Penjualan aset BUMN dikatakan Yudayat bukan satu-satunya opsi yang akan dijalankan oleh PTPN untuk membayar utang. PTPN disebutkan dia memiliki banyak opsi untuk melunasi kewajiban perusahaan.
“Harga rata-rata CPO masih rendah. Akibatnya, Earning Before Interest, Taxes, Depreciation and Amortization (Ebitda) tahun ini juga ikut anjlok,” jelasnya.
‘Curhat’ Petinggi PTPN
Pada Kamis (5/12/2019) lalu, Direktur Utama PTPN XIII Alexander Maha berbicara blak-blakan dalam Rapat Dengar Pendapat Komisi IV DPR RI di kompleks DPR/MPR di Jakarta. Perusahaan yang dipimpinnya itu merupakan yang paling rugi statusnya.
“Dari 14 PTPN, PTPN XIII ini yang paling hancur. Ini statement saya, Pak. Dimana kerugian sampai Oktober tahun 2019 sebesar Rp 605 miliar,” kata Alexander dilansir laman Antara.
Dalam catatan kinerja operasional dan keuangan sejak 2016, PTPN XIII telah mengalami rugi yakni sebesar Rp 657,7 miliar (2016), kemudian pada 2017 rugi sebesar Rp 547,2 miliar, kemudian pada 2018 rugi sebesar Rp 884,2 miliar, dan hingga Oktober 2019 tercatat masih rugi sebesar Rp 605 miliar.
Selain itu, pendapatan perusahaan juga menurun signifikan dari Rp 2,47 triliun pada 2017 menjadi Rp 1,39 triliun pada 2018.
Menurut Alexander, PTPN XIII dapat dikatakan bangkrut, karena total ekuitas yang negatif mencapai Rp 2 triliun pada 2019. Sejumlah alasan yang menyebabkan perusahaan terus merugi, antara lain pembelian Tandan Buah Segar (TBS) dari perkebunan plasma.
Produktivitas TBS juga terlihat menurun karena lahan perkebunan kelapa sawit yang perlu diremajakan. Tercatat produksi TBS PTPN XIII pada 2017 sebesar 218.796 ton, kemudian anjlok pada 2018 sebesar 140.600 ton.
Sementara itu Direktur Utama PTPN I Uri Mulyari dalam kesempatan yang sama dengan gamblang mengatakan bahwa, pada 2019 ini dia bekerja untuk bank dan tahun 2020 malahan menjadi budak bank.
Perusahaan yang dipimpin Uri saat ini dikatakannya sedang mengalami likuiditas dan hingga Oktober 2019 PTPN I telah membukukan kerugian Rp 80 miliar.

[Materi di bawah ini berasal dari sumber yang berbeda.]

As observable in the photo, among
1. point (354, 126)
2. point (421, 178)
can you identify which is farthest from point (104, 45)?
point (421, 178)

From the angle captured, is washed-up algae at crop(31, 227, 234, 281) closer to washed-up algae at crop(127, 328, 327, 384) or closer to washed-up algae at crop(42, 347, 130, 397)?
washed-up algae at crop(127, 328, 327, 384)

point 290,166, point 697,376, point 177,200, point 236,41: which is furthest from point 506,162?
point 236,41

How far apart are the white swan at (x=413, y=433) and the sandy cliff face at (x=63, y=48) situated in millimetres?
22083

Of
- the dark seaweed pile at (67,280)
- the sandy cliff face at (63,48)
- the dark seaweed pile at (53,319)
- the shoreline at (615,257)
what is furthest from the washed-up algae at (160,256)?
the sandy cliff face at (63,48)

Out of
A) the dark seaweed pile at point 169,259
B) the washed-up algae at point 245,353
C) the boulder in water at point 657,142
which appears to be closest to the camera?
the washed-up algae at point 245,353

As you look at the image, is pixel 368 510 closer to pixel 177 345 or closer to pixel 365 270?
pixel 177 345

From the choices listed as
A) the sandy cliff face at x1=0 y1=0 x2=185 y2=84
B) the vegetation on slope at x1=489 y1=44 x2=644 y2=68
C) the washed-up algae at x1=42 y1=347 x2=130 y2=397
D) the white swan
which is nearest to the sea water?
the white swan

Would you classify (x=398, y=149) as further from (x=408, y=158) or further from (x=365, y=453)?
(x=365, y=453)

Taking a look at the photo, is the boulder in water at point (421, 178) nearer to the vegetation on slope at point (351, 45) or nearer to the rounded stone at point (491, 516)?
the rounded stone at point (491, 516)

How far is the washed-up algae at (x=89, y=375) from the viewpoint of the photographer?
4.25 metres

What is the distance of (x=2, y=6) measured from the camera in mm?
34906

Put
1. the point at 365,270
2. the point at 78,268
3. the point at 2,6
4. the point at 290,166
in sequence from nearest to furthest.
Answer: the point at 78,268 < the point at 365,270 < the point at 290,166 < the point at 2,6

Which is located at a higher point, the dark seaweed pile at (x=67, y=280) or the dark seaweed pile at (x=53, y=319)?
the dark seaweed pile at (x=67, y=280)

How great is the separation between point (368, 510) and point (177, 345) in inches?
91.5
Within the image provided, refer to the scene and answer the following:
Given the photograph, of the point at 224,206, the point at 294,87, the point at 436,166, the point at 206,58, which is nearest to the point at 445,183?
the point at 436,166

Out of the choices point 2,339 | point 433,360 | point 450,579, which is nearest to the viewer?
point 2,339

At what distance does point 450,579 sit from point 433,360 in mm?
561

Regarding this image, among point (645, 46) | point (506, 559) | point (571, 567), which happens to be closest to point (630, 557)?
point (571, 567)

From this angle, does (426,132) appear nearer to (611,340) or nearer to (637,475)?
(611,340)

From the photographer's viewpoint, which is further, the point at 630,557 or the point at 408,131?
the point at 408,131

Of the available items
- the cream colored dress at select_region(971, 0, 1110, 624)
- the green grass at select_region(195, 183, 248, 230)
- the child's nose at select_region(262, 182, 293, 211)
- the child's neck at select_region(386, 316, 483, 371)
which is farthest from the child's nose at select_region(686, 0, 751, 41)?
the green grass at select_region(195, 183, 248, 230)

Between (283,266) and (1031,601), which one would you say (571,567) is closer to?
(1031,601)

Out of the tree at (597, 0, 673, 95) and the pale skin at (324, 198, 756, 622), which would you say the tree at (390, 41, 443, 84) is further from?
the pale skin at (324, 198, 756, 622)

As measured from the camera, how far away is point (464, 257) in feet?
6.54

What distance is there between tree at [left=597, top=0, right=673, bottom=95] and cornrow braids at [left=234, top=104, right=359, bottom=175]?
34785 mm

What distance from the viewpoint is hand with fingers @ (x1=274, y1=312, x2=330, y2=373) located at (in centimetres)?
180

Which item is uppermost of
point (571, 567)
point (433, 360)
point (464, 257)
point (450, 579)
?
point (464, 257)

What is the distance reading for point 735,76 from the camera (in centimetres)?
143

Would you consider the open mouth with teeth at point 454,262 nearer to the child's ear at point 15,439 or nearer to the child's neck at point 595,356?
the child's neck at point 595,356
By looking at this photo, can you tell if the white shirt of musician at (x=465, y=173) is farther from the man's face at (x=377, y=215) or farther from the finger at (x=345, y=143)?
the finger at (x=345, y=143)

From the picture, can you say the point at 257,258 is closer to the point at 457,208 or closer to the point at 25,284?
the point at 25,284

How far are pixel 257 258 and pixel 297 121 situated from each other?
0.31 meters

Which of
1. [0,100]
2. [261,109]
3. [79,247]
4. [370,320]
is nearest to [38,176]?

Perusahaan pelat merah yang bergerak di bidang perkebunan kelapa sawit dan karet yang mengelola empat kebun sawit dan dua kebun campuran di Provinsi Aceh ini harus membayar utang hingga 40% dari pendapatannya di 2019 dan bisa meningkat hingga 60% di 2020.
“Jadi, memang banyak tersedot untuk bayar cicilan ke bank,” kata Uri.
Itu baru dua PTPN, bagaimana dengan 12 PTPN lainnya? Termasuk induk dari holding BUMN bidang perkebunan ini sendiri yakni, PT Perkebunan Nusantara atau PTPN III (Persero).
Disuntik Tapi Rugi
Kementerian Badan Usaha Milik Negara (BUMN) mencatat kinerja keuangan 41 perusahaan penerima Penyertaan Modal Negara (PMN) pada 2015-2016, dimana ada 7 BUMN yang mengalami rugi.
Dari tujuh BUMN rugi itu sebagian besarnya adalah anggota dari PTPN. Ketujuh BUMN tersebut adalah PT Dok Perkapalan Surabaya, PT Dirgantara Indonesia, PT PAL, PTPN X, PTPN IX, PT PTPN VII dan PTPN III.
Pada 12 November 2019 lalu, Presiden Joko Widodo (Jokowi) memberikan tambahan modal sebesar Rp 6,1 triliun terhadap PT Perkebunan Nusantara III (Persero) yang diatur dalam Peraturan Pemerintah Nomor 79 Tahun.
Tambahan modal demi memperbaiki struktur permodalan PTPN III, dilansir dari laman CNN Indonesia diberikan dalam bentuk pengalihan barang milik negara di Kementerian Pertanian berupa tanah, rumah dan bangunan.
Mau Dileburkan
Rencana untuk mengurangi jumlah PT Perkebunan Nusantara atau PTPN dari jumlah saat ini sebanyak 14 menjadi 5 perusahaan saja sepertinya ide yang sangat menarik, tapi apakah ini menjadi sebuah solusi?
Pelaksana Tugas Direktur Utama PTPN III Holding Abdul Ghani mengatakan, PTPN III sebagai induk usaha tersebut menjelaskan efisiensi pada biaya operasional dan upaya untuk peningkatan produktivitas menjadi alasan di balik rencana perampingan perusahaan tersebut.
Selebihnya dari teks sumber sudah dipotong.